Raggiunta su un livello, di poco inferiore a questo, la stabilizzazione di fatto, si poteva arrivare finalmente alla stabilizzazione legale, che venne deliberata col r. decr. legge 21 dicemhre 1927. In base a questo e alle norme più precise contenute nel decr. 26 febbr. 1928, la Banca d'Italia ha l'obbligo di convertire i propri biglietti, che vengano presentati alla sede centrale di Roma, in oro o in divise estere pagabili in oro, in ragione di un peso di oro fino di grammi 7,919 per ogni 100 lire, che equivale a lire attuali 3,66 per ogni lira d'anteguerra (o per ogni franco svizzero), a lire 19 per dollaro, a lire 92,46 per ogni sterlina (oro). La Banca non baratta in monete d'oro i suoi biglietti, ma in valute equiparate o in verghe d'oro per un minimo di 5 kg. del valore di circa 63.000 lire.
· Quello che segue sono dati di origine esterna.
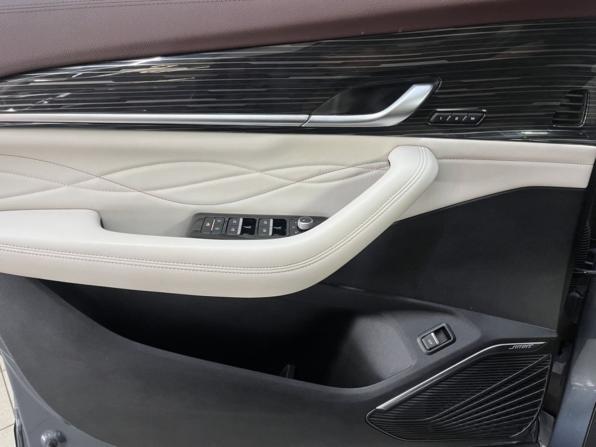 Geely Monjaro I с пробегом 2023 года, цена 3 195 000 рублей, 52715 км, внедорожник, Автокод Объявления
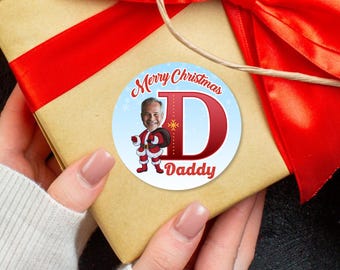 パーソナライズされたサンタのステッカー：顔文字入りクリスマスギフトラベル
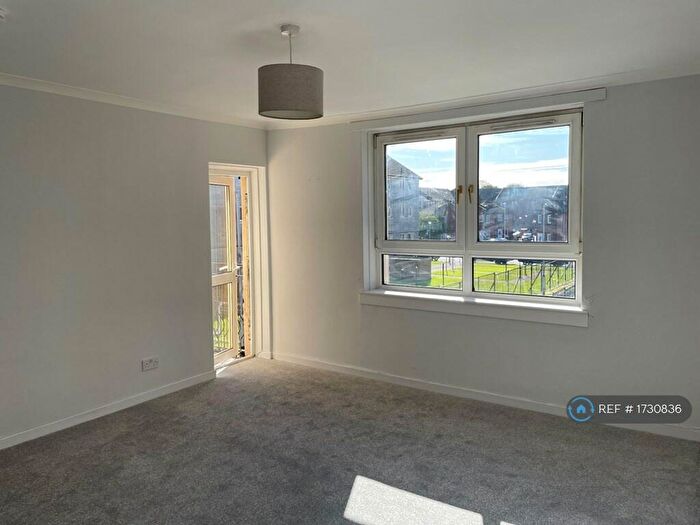 3 Bedroom Flat To Rent In Potter Path, Glasgow, G32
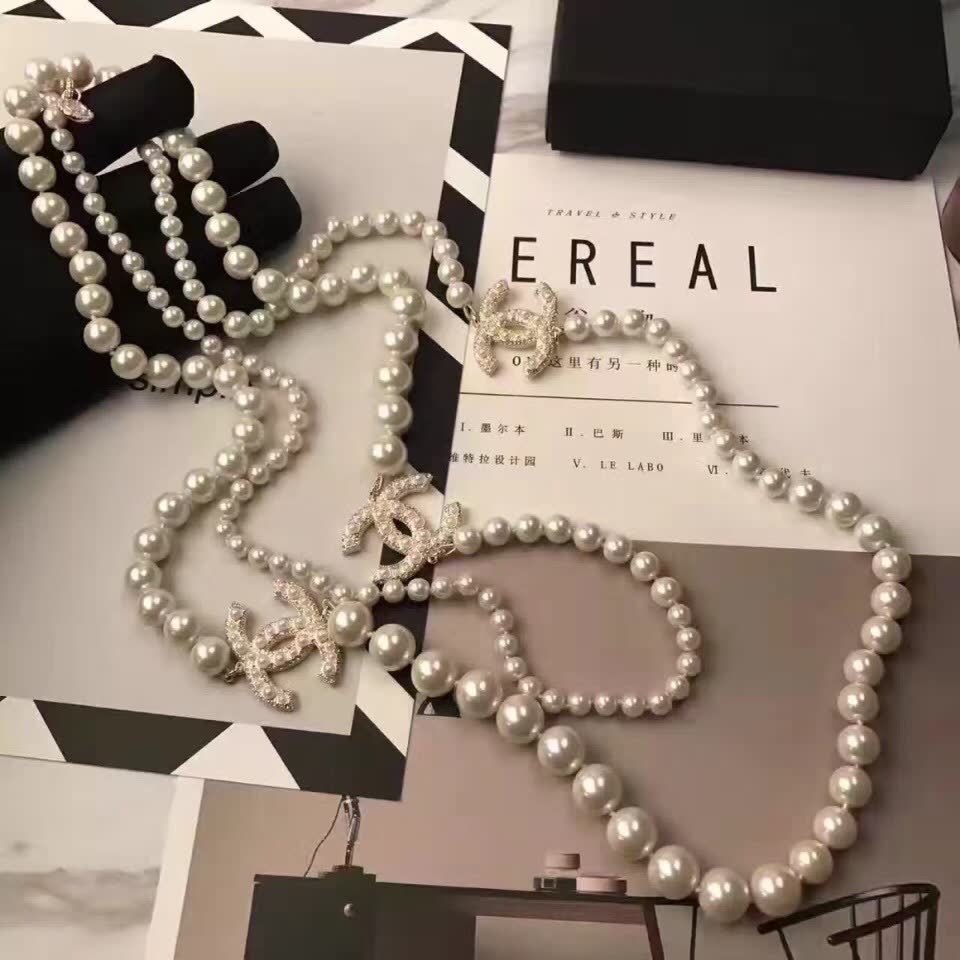 Chanel Pearl Necklace with CC Logo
Tutte le riserve in oro o equiparate della Banca d'Italia sono computate al suo attivo in lire italiane al tasso di stabilizzazione e le plusvalenze emergenti da tale rivalutazione (in tutto 8798 milioni di lire) vengono accreditate allo stato allo scopo di liberarlo da ogni impegno contratto direttamente o indirettamente con la Banca. I risultati di questi provvedimenti si sono rivelati nel quadriennio successivo come definitivi; e tolte lievissime oscillazioni la stabilità della lira è rimasta da allora immutata, resistendo anche in momenti gravissimi, fra cui quello del crollo della sterlina.
Bibl.: E. Martinori, La moneta, Roma 1915; B. Stringher, Sulle condizioni della circolazione e del mercato monetario durante e dopo la guerra, Roma 1920; id., Memorie riguardanti la circolazione ed il mercato monetario, Roma 1925; R. Bachi, L'Italia economica, Torino 1909-1921; G. Mortara, Prospettive economiche, Milano 1921-32; C. Supino, Storia della circolazione cartacea in Italia (dal 1860 al 1928), Milano 1929; R. Lefèvre, La circolazione metallica del Regno d'Italia (1862-1930), Roma 1931; G. Del Vecchio, Cronache della lira in pace e in guerra, Milano 1932; L. Einaudi, La condotta economica e gli effetti sociali della guerra italiana, Bari 1933 ("Storia economica e sociale della guerra mondiale, Serie italiana").